→ What is being asked:
Convert the lines from the one containing "Given the picture, is" through the end of the records, inclusive, into a JSON list of strings with one string per line, leaving out blank lines.

Records of spatial reasoning questions:
[Start]
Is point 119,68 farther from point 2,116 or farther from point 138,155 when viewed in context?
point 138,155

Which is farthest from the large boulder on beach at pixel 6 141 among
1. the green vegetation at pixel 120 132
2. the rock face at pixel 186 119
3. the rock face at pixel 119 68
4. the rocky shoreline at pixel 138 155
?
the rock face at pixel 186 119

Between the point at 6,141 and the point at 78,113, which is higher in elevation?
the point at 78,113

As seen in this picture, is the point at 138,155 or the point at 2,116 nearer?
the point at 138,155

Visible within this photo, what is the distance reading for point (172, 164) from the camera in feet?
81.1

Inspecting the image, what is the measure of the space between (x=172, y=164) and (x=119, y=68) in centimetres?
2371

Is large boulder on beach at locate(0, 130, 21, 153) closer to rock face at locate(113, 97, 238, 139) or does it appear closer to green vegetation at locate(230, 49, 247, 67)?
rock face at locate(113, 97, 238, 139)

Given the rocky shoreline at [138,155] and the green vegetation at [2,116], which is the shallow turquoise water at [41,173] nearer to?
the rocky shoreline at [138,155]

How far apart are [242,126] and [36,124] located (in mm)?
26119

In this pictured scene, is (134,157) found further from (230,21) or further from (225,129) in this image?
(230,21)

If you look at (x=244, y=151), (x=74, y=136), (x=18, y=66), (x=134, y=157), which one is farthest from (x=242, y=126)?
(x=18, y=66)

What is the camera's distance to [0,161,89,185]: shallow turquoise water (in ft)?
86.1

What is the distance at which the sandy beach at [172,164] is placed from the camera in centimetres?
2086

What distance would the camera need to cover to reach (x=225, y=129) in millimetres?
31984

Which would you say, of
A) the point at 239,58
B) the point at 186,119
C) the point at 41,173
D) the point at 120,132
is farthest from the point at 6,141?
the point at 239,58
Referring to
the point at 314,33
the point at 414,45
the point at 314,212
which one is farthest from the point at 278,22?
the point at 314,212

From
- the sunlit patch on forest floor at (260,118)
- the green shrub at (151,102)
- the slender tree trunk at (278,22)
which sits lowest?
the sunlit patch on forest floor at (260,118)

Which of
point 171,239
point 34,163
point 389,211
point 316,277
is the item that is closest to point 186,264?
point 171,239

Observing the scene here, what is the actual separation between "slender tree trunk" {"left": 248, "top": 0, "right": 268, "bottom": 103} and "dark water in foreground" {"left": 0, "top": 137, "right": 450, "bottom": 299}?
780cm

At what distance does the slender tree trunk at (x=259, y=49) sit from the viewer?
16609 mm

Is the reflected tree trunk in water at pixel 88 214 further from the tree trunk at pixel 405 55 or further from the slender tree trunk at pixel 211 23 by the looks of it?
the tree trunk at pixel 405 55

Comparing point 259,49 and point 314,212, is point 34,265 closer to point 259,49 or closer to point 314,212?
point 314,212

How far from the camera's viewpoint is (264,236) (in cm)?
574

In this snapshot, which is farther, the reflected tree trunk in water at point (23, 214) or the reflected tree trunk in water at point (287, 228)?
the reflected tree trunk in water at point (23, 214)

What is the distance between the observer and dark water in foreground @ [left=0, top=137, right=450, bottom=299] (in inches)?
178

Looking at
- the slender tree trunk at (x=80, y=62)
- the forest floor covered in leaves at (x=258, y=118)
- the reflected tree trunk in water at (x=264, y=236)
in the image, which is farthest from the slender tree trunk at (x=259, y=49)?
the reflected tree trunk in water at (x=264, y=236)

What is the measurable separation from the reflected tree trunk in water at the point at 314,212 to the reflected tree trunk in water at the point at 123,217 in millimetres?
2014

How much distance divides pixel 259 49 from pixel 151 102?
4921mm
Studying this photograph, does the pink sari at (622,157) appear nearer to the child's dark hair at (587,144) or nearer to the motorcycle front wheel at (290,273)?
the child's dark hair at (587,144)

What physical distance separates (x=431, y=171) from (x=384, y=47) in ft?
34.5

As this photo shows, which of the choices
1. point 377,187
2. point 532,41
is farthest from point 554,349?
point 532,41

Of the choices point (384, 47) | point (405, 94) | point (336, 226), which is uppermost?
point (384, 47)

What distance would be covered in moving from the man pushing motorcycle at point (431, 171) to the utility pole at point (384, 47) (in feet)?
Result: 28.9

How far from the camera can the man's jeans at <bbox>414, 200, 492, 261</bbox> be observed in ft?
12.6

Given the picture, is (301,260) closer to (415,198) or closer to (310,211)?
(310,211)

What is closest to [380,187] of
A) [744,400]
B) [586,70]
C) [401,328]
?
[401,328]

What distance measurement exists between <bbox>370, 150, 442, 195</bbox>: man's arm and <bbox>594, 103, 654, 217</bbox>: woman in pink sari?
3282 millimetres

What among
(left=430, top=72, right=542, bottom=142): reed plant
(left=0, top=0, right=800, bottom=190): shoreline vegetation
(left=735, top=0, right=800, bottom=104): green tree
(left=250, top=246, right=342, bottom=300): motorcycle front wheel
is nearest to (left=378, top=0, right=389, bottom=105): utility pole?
[End]
→ Task answer:
[
  "Given the picture, is (301,260) closer to (415,198) or closer to (310,211)?",
  "(310,211)",
  "What is closest to [380,187] of",
  "A) [744,400]",
  "B) [586,70]",
  "C) [401,328]",
  "?",
  "[401,328]",
  "What distance measurement exists between <bbox>370, 150, 442, 195</bbox>: man's arm and <bbox>594, 103, 654, 217</bbox>: woman in pink sari?",
  "3282 millimetres",
  "What among",
  "(left=430, top=72, right=542, bottom=142): reed plant",
  "(left=0, top=0, right=800, bottom=190): shoreline vegetation",
  "(left=735, top=0, right=800, bottom=104): green tree",
  "(left=250, top=246, right=342, bottom=300): motorcycle front wheel",
  "is nearest to (left=378, top=0, right=389, bottom=105): utility pole?"
]